§ EXERCISE
Update the entries below by changing every "blue advertising banner" to "blue sponsor board", keeping everything else the same.

§ RECORDS SUPPLIED
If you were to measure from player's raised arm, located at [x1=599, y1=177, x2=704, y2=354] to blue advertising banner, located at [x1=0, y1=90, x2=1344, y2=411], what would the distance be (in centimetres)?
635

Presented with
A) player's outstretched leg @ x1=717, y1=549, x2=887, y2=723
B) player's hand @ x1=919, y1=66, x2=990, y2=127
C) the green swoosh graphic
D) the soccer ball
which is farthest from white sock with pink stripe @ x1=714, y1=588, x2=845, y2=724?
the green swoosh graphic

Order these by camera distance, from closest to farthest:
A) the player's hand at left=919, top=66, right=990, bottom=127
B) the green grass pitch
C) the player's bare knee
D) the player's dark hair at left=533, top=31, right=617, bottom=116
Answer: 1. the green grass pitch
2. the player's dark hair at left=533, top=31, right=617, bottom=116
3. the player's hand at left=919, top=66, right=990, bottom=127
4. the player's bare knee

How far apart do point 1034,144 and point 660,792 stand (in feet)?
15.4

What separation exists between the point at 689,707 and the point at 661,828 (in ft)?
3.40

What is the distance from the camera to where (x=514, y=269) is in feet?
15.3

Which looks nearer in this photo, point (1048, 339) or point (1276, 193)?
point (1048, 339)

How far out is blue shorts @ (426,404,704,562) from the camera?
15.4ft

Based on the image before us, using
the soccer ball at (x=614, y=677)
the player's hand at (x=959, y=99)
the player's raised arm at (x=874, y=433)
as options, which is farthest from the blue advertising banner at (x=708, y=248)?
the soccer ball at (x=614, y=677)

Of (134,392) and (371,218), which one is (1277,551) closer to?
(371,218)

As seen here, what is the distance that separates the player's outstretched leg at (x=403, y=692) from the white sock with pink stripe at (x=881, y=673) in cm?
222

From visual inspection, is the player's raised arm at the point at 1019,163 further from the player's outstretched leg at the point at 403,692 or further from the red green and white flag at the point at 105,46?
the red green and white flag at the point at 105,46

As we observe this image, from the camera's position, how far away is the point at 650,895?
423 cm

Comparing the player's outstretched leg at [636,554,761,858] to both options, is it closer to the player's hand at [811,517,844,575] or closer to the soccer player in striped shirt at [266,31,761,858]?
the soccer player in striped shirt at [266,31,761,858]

§ CORRECT ANSWER
If you were to measure from player's raised arm, located at [x1=599, y1=177, x2=704, y2=354] to blue sponsor board, located at [x1=0, y1=90, x2=1344, y2=411], what would the distance be (in centimetres)?
635

Presented with
A) player's outstretched leg @ x1=717, y1=549, x2=887, y2=723
B) player's hand @ x1=919, y1=66, x2=990, y2=127
C) the green swoosh graphic
D) the soccer ball
which is farthest from white sock with pink stripe @ x1=714, y1=588, x2=845, y2=724?
the green swoosh graphic

Order these by camera distance, from closest to farthest:
A) the player's hand at left=919, top=66, right=990, bottom=127
B) the green grass pitch
C) the player's bare knee
D) the player's dark hair at left=533, top=31, right=617, bottom=116
Answer: 1. the green grass pitch
2. the player's dark hair at left=533, top=31, right=617, bottom=116
3. the player's hand at left=919, top=66, right=990, bottom=127
4. the player's bare knee

How far apart do point 1034,144 and point 660,792 stand (in feet)?
15.4

What separation exists between the point at 689,707 and the point at 661,828 (in ft)?
3.40

What is the distance from the camera to where (x=514, y=269) is in feet?
15.3

Which looks nearer in this photo, point (1048, 339) or point (1276, 193)?
point (1048, 339)

How far out is blue shorts @ (426,404,704,562) from the camera?
15.4ft

Based on the image before us, using
the soccer ball at (x=614, y=677)
the player's hand at (x=959, y=99)
the player's raised arm at (x=874, y=433)
as options, which is farthest from the blue sponsor board at (x=708, y=248)?
the soccer ball at (x=614, y=677)

Of (134,392) and (371,218), which one is (1277,551) closer to?
(371,218)

As seen here, what is the distance that separates the player's outstretched leg at (x=403, y=692) from the white sock with pink stripe at (x=881, y=673) in cm?
222

From visual inspection, is the player's raised arm at the point at 1019,163 further from the player's outstretched leg at the point at 403,692 or further from the red green and white flag at the point at 105,46?
the red green and white flag at the point at 105,46

As we observe this image, from the camera's position, how far away is the point at 650,895?
423 cm

Comparing the player's outstretched leg at [636,554,761,858] to both options, is it closer to the player's hand at [811,517,844,575] or closer to the soccer player in striped shirt at [266,31,761,858]?
the soccer player in striped shirt at [266,31,761,858]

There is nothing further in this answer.